• Portion of a data file:
<<<<

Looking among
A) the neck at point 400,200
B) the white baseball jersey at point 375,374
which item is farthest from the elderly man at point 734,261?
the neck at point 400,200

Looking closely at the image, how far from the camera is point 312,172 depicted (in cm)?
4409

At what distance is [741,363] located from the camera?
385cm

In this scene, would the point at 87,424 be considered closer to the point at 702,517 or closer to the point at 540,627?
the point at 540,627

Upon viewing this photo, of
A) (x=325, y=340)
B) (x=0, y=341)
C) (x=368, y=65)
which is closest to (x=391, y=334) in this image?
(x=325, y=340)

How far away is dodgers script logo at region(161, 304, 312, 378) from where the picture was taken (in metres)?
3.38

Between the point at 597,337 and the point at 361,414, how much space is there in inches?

>>>>

Reproduce the data above word for word, from start to finish.

• Solution to the problem:
Looking among
A) the neck at point 400,200
B) the white baseball jersey at point 375,374
which item is farthest from the elderly man at point 734,261?
the neck at point 400,200

Looking closely at the image, how far from the camera is point 312,172 depicted (in cm)?
4409

At what distance is [741,363] located from the camera?
385cm

In this scene, would the point at 87,424 be considered closer to the point at 702,517 or closer to the point at 540,627?
the point at 540,627

Upon viewing this photo, of
A) (x=325, y=340)
B) (x=0, y=341)
C) (x=368, y=65)
which is closest to (x=391, y=334) in this image?
(x=325, y=340)

How far away is dodgers script logo at region(161, 304, 312, 378) from where the picture was taken (in metres)?
3.38

Between the point at 597,337 and the point at 361,414, how much space is there in inches?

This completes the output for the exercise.